* **DIRECTIONS**
Please print the letter to the Trinity congregation below in full, word for word.

Dear members of the Body of Christ at Trinity,
Back a few decades ago, Bob Dylan wrote a song that had the refrain, “Ah, but I was so much older then; I’m younger than that now.” That’s kind of the way I look at our congregation.
From our founding days we’ve been saying good-bye to our older folks on their way to heaven. That’s just exactly what we’re supposed to be doing. Lives of faith lead to hopeful goodbyes, with expectations that we’ll meet again in glory. Still, it’s been a difficult process of seeing our earthly numbers decline in recent years because we don’t have active people ready to replace them.
But, to my eyes, we keep looking like a younger congregation. Why? Because as I continue to age our older members don’t seem so old anymore! Life is funny that way. Once, old people were my grandparents’ age. Then they became my parents’ age. Now they’re quickly becoming my babysitters’ age. What’s next?
The challenge to our congregation is to actually become younger than we were – not just to look that way to our aging eyes.
If there is to be a coming generation of active members at Trinity, where will they come from? People who study trends say that younger people are still seeking the spirituality of their forebears. But, they’re less likely to just follow in the footsteps of their parents. A clear mission and a demonstrated passion for that mission are important to them. Ever cautious, they need a reason to care.

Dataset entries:
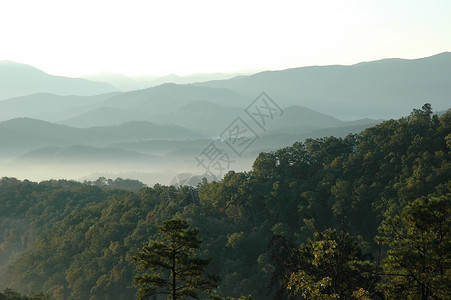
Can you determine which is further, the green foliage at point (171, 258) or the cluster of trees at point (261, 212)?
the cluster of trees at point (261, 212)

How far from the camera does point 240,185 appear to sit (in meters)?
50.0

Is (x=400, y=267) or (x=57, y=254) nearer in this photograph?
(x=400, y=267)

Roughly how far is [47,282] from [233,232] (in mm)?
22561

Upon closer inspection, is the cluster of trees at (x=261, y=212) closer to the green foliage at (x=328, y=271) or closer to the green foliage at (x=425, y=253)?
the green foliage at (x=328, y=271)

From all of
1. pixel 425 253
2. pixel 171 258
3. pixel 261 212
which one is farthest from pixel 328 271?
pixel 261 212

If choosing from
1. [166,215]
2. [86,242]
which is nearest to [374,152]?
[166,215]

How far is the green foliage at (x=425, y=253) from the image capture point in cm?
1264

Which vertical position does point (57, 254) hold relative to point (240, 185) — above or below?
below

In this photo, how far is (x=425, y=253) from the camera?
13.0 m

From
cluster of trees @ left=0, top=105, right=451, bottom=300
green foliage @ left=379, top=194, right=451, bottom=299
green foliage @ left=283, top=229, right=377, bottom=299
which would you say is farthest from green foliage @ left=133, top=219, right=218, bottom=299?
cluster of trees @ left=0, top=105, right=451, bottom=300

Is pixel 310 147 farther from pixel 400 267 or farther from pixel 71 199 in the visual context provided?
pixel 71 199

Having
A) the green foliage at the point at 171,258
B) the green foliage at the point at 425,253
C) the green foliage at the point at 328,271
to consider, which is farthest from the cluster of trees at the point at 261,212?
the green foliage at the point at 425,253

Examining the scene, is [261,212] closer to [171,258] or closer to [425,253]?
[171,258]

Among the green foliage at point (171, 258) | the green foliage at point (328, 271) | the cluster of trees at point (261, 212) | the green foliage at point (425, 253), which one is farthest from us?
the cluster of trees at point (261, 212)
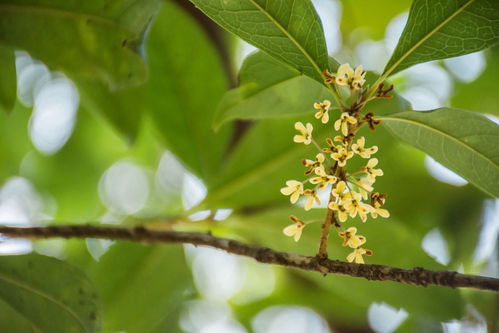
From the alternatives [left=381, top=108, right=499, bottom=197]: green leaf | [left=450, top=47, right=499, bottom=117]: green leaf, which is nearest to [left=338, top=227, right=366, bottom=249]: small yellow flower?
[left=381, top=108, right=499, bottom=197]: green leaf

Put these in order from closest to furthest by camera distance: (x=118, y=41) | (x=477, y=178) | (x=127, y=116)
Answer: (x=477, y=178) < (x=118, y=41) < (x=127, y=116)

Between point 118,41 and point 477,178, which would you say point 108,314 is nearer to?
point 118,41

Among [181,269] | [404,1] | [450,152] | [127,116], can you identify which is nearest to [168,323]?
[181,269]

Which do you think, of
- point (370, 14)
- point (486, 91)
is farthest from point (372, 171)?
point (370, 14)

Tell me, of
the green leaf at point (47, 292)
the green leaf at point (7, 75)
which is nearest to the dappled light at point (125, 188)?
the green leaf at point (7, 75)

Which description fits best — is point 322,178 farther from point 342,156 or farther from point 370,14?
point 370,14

* **RESULT OF THIS TASK**
Dear members of the Body of Christ at Trinity,
Back a few decades ago, Bob Dylan wrote a song that had the refrain, “Ah, but I was so much older then; I’m younger than that now.” That’s kind of the way I look at our congregation.
From our founding days we’ve been saying good-bye to our older folks on their way to heaven. That’s just exactly what we’re supposed to be doing. Lives of faith lead to hopeful goodbyes, with expectations that we’ll meet again in glory. Still, it’s been a difficult process of seeing our earthly numbers decline in recent years because we don’t have active people ready to replace them.
But, to my eyes, we keep looking like a younger congregation. Why? Because as I continue to age our older members don’t seem so old anymore! Life is funny that way. Once, old people were my grandparents’ age. Then they became my parents’ age. Now they’re quickly becoming my babysitters’ age. What’s next?
The challenge to our congregation is to actually become younger than we were – not just to look that way to our aging eyes.
If there is to be a coming generation of active members at Trinity, where will they come from? People who study trends say that younger people are still seeking the spirituality of their forebears. But, they’re less likely to just follow in the footsteps of their parents. A clear mission and a demonstrated passion for that mission are important to them. Ever cautious, they need a reason to care.